There have been a few podcasts I’ve listened to recently that have turned out to be better than expected. First up was Lauren Southern’s appearance on James Delingpole’s new podcast. I’m no great fan of Southern but she actually showed considerable maturity when talking about her most recent documentary Borderless, about illegal immigration. She said when she and her crew moved from the destination areas to the places the migrants come from she realised the whole documentary would have to change. What she learned was there are professional people trafficking operations selling a dream of an idyllic life in Europe, and charge hopefuls several thousand dollars to make the trip. They have all the logistics worked out, they know the crossing points and which techniques to use at each (which includes charging fences en masse), and coach people to pass the refugee assessment process. They tell migrants they will be welcomed on arrival, given every means of support, and presented with opportunities for work. They get away with such lies because half the west – including politicians and national newspapers – publicly declare that refugees are welcome and citizens have an obligation to accept them. Every time a politician gives a speech about how tolerant their country is and how migrants have always been welcomed there, it is used by ruthless gangsters to sell their people-trafficking services. Only when the migrants arrive they find themselves sleeping rough having blown $5k to get there, and spend years bouncing from one country to another on rumours of better opportunities. Southern showed a degree of empathy towards these people’s plight which is all at odds with her public image, and she reserved her disgust for those in the west who are directly or indirectly aiding and abetting the people traffickers. She was particularly contemptuous towards those anonymous people in the British government who ensured she was permanently banned from entry to the UK. She is right on both counts.
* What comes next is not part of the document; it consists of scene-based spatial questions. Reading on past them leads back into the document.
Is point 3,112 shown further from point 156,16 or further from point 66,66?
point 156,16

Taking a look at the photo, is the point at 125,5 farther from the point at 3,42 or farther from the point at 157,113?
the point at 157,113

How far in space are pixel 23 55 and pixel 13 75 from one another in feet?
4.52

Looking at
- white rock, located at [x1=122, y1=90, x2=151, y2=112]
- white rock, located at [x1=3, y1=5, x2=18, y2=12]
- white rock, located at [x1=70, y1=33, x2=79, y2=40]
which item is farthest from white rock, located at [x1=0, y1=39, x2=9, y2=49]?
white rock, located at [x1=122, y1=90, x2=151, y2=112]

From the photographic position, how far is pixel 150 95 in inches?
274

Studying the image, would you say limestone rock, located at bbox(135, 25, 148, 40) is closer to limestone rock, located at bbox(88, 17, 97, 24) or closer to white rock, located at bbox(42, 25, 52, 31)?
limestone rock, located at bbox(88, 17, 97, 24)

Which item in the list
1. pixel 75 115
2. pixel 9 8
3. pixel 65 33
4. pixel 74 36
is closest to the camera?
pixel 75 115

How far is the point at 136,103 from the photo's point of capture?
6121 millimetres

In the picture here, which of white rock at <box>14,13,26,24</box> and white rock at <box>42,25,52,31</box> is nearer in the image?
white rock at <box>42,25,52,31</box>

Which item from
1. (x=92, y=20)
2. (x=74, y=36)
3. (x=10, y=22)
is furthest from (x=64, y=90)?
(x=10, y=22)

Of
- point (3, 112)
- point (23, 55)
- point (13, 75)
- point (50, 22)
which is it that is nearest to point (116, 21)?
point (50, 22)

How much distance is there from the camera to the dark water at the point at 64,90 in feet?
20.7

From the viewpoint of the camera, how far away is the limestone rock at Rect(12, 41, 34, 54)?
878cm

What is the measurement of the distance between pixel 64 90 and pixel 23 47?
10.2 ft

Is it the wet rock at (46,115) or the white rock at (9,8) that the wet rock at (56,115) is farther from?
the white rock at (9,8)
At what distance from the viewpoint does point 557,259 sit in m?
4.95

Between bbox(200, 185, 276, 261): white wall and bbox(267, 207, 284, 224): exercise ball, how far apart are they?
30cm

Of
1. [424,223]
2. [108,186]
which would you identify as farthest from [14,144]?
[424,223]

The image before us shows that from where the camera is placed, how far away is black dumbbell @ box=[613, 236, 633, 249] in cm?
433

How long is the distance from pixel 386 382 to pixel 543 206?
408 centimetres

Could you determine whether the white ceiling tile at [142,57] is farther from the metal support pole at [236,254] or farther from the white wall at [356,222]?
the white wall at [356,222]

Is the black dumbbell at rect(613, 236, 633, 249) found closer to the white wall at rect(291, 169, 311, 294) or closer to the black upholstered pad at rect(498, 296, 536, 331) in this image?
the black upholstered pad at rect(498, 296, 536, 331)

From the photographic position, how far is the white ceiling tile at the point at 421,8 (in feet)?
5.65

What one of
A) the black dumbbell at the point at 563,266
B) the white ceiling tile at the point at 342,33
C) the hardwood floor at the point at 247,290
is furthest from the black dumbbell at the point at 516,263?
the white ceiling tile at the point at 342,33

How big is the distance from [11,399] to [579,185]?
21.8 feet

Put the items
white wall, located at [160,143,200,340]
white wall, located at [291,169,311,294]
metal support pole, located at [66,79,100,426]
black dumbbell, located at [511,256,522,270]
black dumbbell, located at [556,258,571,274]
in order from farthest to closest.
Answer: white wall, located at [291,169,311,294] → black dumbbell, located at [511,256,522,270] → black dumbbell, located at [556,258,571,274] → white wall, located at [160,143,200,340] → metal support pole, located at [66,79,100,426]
The second podcast was Johann Hari’s appearance on Joe Rogan, in which he talked about drug addiction, its causes, and the history of America’s war on drugs and its appalling consequences, particularly in Mexico. I never liked Hari, having been aware of him when he blogged over at Harry’s Place and made a big deal of his being gay (he never once mentions this in his Rogan interview), and I assumed his career was over once he’d been caught manufacturing quotes. I started listening in the expectation I wouldn’t get through the whole thing, but I was pleasantly surprised by how Hari stuck on topic and really got deep into the issue at hand. It’s worth a listen.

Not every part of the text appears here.